All of this is the result of an auto-oriented mindset, and it's also self-reinforcing: The parking lots and setback requirements are in place to accommodate car storage and safety from car accidents. And building our cities around parking lots and large setbacks makes them even more inhospitable toward anyone not in a vehicle.
Density limits are another factor contributing to the proliferation of strip malls. As the Forbes article continues:
When developers can mix uses and increase densities, they increase their projects’ value, according to a study by the Commercial Real Estate Development Association. [...] Single-use strip mall retail development works the opposite way. Because government regulations are limiting the value that developers can accrue from their land, they throw up something hasty and cheap to get a quick return.
As we know from our studies of big box stores, those "hasty and cheap" buildings usually deteriorate within a couple decades, making them less desirable—or potentially uninhabitable—retail locations. When developers don't have the option to build mixed-use developments, they lose out on opportunities to make a higher profit and local governments lose out on the chance to collect more tax revenue from that building (not to mention the lost opportunities for housing or other uses of that additional space) Our housing campaign earlier this year also explored the federal government's role in encouraging single-use housing over mixed-use development, to the detriment of the tax roles and opportunities for small scale developers.

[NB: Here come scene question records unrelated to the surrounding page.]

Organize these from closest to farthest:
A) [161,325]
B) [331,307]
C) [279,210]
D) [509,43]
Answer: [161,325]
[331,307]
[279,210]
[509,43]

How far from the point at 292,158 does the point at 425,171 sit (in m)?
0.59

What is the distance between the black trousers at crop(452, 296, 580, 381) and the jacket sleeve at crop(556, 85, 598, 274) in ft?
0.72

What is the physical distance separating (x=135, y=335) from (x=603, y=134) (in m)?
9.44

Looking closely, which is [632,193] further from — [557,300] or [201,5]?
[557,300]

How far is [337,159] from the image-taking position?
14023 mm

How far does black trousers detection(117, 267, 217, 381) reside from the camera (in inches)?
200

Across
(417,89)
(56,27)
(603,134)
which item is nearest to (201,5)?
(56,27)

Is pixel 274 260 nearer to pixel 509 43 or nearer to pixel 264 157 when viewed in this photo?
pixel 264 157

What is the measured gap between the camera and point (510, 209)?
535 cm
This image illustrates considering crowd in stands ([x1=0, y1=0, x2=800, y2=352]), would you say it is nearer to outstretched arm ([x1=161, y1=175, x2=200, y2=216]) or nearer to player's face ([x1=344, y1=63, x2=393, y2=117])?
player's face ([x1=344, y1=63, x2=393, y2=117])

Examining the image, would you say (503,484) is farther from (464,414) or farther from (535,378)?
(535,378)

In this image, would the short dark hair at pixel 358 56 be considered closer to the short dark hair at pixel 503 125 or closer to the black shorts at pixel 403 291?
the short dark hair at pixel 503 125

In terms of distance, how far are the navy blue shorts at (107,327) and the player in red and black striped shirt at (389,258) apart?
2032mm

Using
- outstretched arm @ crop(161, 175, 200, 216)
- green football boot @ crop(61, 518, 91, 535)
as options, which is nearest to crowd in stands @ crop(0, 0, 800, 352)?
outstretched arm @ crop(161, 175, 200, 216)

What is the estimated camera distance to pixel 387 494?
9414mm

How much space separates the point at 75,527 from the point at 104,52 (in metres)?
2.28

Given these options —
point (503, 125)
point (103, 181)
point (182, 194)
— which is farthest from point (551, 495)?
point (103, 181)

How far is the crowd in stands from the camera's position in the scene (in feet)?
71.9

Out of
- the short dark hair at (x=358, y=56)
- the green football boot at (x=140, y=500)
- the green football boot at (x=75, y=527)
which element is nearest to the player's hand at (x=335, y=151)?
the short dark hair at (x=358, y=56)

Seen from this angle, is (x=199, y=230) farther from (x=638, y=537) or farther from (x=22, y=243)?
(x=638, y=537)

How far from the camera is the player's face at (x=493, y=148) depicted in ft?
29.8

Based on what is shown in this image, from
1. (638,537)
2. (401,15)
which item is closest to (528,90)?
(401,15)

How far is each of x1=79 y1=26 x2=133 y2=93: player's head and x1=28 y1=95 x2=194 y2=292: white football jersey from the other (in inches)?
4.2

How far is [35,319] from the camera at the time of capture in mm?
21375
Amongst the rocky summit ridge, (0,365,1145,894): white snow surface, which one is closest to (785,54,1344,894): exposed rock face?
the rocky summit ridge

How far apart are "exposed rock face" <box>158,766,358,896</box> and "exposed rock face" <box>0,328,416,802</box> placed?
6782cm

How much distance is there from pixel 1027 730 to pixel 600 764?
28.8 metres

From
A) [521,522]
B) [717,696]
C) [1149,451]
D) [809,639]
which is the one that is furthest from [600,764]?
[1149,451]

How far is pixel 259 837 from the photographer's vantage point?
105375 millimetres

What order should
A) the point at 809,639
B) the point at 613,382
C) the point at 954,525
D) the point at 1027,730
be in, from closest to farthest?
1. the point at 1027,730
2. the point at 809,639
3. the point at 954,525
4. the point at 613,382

While the Forbes article is primarily making its argument against strip malls based on "ugliness," we at Strong Towns, make our argument based on math. We know that strip malls and other low-density chain retail stores perform far worse on the tax rolls than traditional downtown buildings. We also know that those buildings aren't built to last, so they break down within a few decades, along with the new public infrastructure (pipes, roads, extra turn lanes and traffic lights) built to sustain them. Who's going to pay for all that? Many strip malls, like the one pictured above, find that no one is willing, so they're empty with 15 or 20 years of being built.
Overall, as the Forbes article concludes, even if we were to find a good argument for the creation of strip malls, even if they were profitable and valuable in some communities:
...the debate is academic; we don’t know where or how most businesses would function in an open market, because cities have stifled the market with regulations favoring suburban-style development.
Until we change the government regulations that induce strip mall development (or until every strip mall fails completely), we're stuck with these low-returning investments in our towns and cities.